Unlike the titular characater of Finding Dory, fish have impressive capacity for memory. Photo / File
So went the joke-line from Finding Nemo's regal blue tang fish Dory: "I suffer from short term memory loss, it runs in my family… at least I think it does."
Now, a new study doesn't just challenge that old cliche about fish having poor memory - but suggests they have capacity to pass information down through generations.
At the centre of their new findings is what's called DNA methylation – a process that encodes additional information across generations, and which scientists are only just beginning to understand.
DNA is often compared to a large book, with the words representing an instruction manual for life, while DNA methylation might be likened to leaving handwritten notes in the margins of the book saying which pages are the most important, or recording newly acquired information.
In humans, these notes are removed at each generation but this apparently does not occur in fish.
"Methylation sits on top of DNA and is used to control which genes are turned on and off," said the study's first author, University of Otago anatomy PhD student Oscar Ortega.
It also helped to define cellular identity and function, he added.
"In humans and other mammals, DNA methylation is erased at each generation; however, we found that global erasure of DNA methylation memory does not occur at all in the fish we studied."
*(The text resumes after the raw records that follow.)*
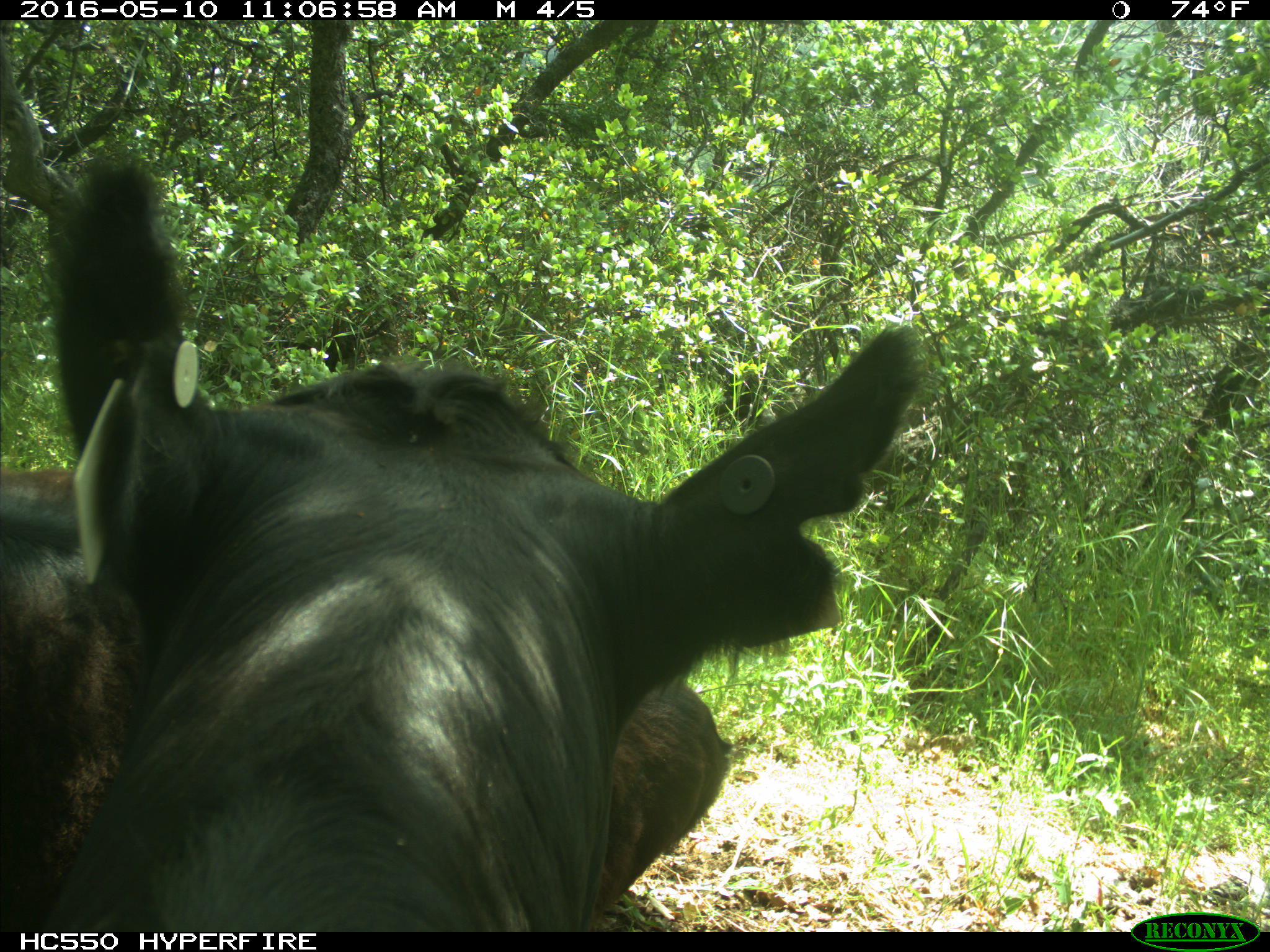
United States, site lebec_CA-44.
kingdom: Animalia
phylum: Chordata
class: Mammalia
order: Artiodactyla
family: Bovidae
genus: Bos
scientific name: Bos taurus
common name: domestic cow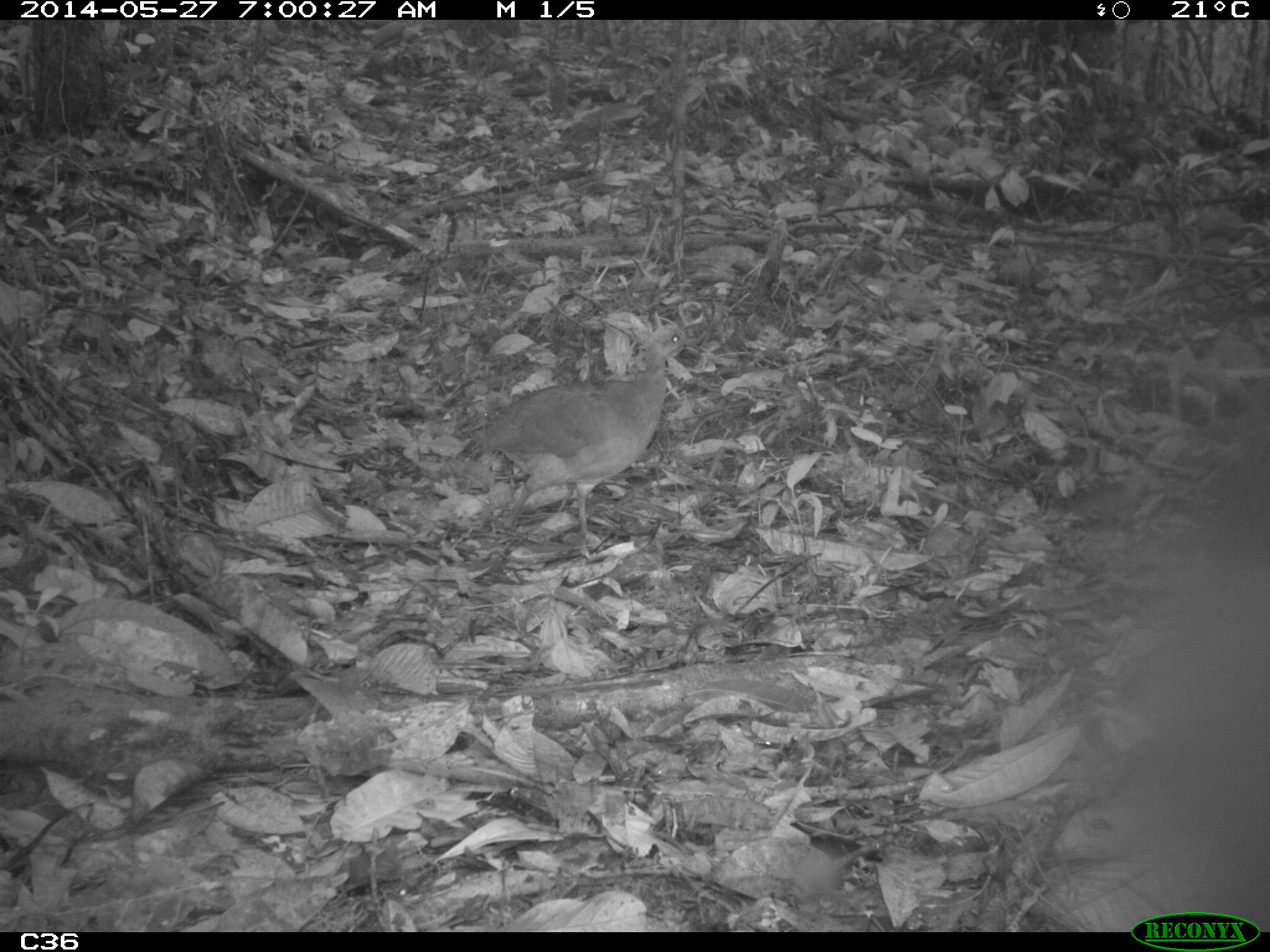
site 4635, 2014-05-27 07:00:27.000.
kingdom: Animalia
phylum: Chordata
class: Aves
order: Tinamiformes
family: Tinamidae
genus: Tinamus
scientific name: Tinamus major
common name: great tinamou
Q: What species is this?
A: Tinamus major (great tinamou).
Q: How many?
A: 1.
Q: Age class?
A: Adult.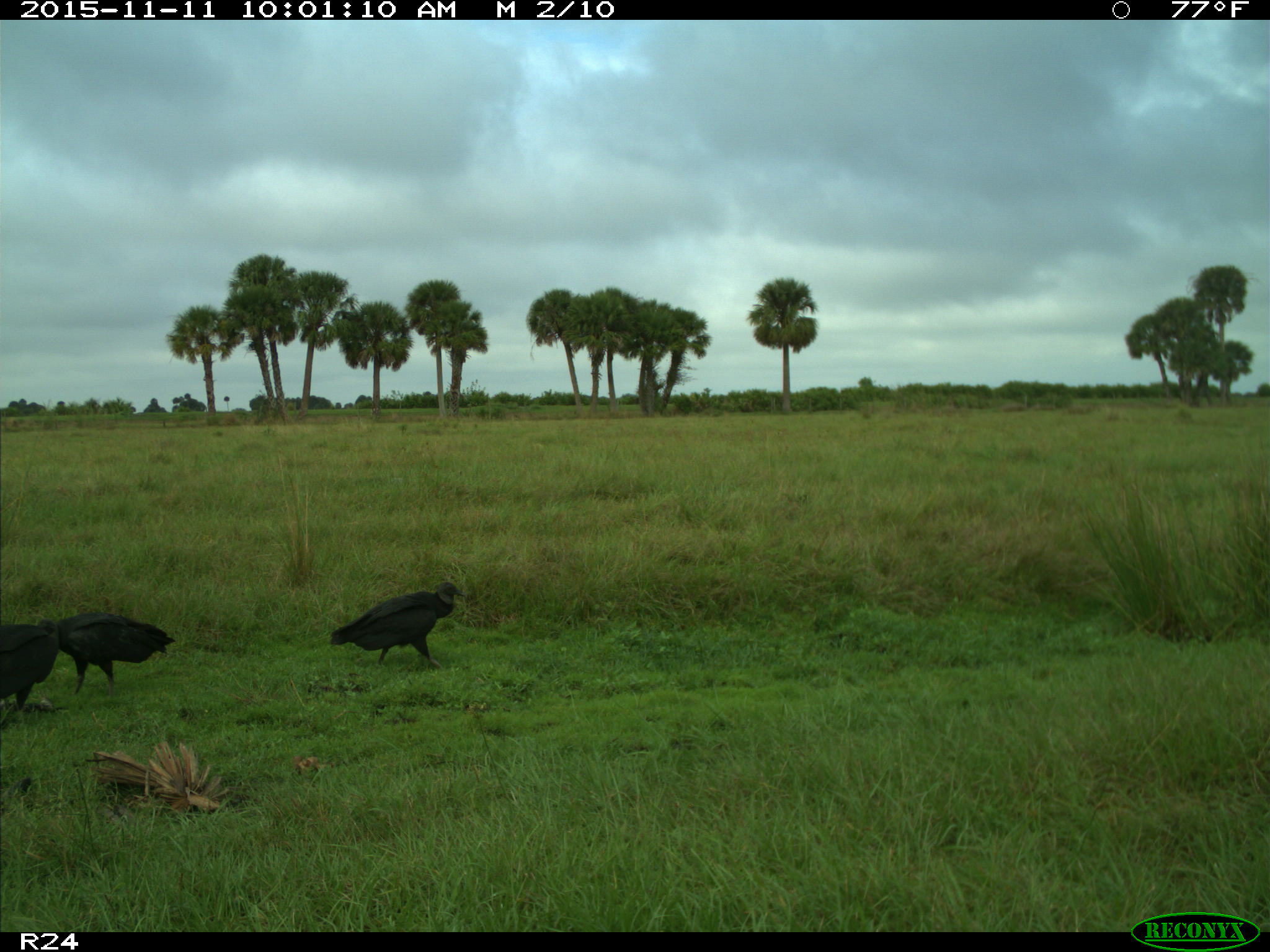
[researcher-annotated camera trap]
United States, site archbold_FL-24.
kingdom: Animalia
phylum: Chordata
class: Aves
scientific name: Aves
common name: birds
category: unidentified bird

In recent years, much attention has been paid to the idea that significant events such as war or famine can have a lasting effect on subsequent generations through the inheritance of altered DNA methylation patterns.
While these "trans-generational" DNA memory effects appeared to be potentially important, because of DNA methylation erasure events during development, it is thought to be extremely rare in humans.
However, because fish apparently did not have these erasure events, it seems possible they can transmit life experience through their DNA in the form of methylation.
Dr Tim Hore, research team leader and Senior Lecturer, at Otago's Department of Anatomy, said the study's findings provide new avenues for scientists to study how the memory of events in one generation, can be passed on to the next.
"Mammalian biologists have searched long and hard to find reliable examples of where altered DNA methylation patterns are passed on to subsequent generations; yet only a handful have been verified in repeated studies," Hore said.
"However, unlike humans, DNA methylation is not erased at each generation in at least some fish.
"So, we think intergenerational memory transfer through DNA methylation could be much more common in fish."
The researchers hope this new knowledge into DNA methylation inheritance will drive new understanding into what molecular secrets are passed from parents to their offspring, ultimately, rewriting the book of life as we know it.